Un mot sur la musique, qui est fabuleuse. Je ne peux pas m'empêcher de fondre en larmes en entendant le thème de Doomsday, c'est automatique. (http://youtu.be/Am7eHyJ8_1Y)

Mon épisode préféré est Vincent and the Doctor, talonné, dans le désordre, par : The empty child/The Doctor Dances, Bad Wolf/Parting of the ways, The girl in the fireplace, Silence in the library/Forrest Of The Dead, Turn Left, The eleventh hour, The Beast Below, The Big Bang, The Doctor's wife, The Power of Three, The Rings Of Akhaten, The Crimson Horror, The Name of the Doctor, The Day of the Doctor.
Clara est ma compagne préférée, pour plein de raisons, certaines objectives (elle est forte, courageuse, indépendante, altruiste et sensible) et d'autres purement subjectives (elle est magnifique et je veux ses bébés même si ce n'est biologiquement pas possible).

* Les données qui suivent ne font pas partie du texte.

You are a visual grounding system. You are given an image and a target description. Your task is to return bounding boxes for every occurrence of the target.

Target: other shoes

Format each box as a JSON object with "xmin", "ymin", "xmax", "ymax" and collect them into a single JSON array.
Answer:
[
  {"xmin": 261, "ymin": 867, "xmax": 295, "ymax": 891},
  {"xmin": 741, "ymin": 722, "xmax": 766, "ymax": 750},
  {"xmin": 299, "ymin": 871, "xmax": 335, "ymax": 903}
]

Et Eleventh est mon Docteur préféré, autant vous dire que je porte le deuil depuis le 25 décembre.

Je n'ai pas beaucoup d'objectivité quant à cette série. Mais devant Doctor Who, j'ai ri, pleuré. J'ai soupiré, j'ai grogné dans mon coin. Mais pas une seule fois, je suis restée impassible. Je l'ai toujours aimé. Dès le premier épisode. Dès mon premier Docteur.

Et jusqu'au dernier.

Update saisons 8 et 9 : Bordel de MERDE Moffat mais QU'AS-TU FAIT DE CLARA dans la saison 8 ? J'imagine que tu t'es dit que ça serait cool de lui filer un love interest mais pourquoi instaurer une compétition bidon avec le Doctor et pourquoi faire ÇA de son chéri (au passage, je fais partie de la minorité qui a aimé Danny) et pourquoi ? POURQUOI ? POURQUOI ?
Saison 9 : J'ai pleuré comme une grosse merde, je suis sûre que mes voisins ont dû m'entendre et se demander ce que j'avais pu faire pour pousser de si gros sanglots plein de morves, je te hais Moffat je te hais et en même temps merci pour Clara. Par contre, si je ne revois plus Maisie Williams jusqu'à la prochaine saison de Game of Thrones, je serai la plus heureuse des femmes. OK MERCI AU REVOIR.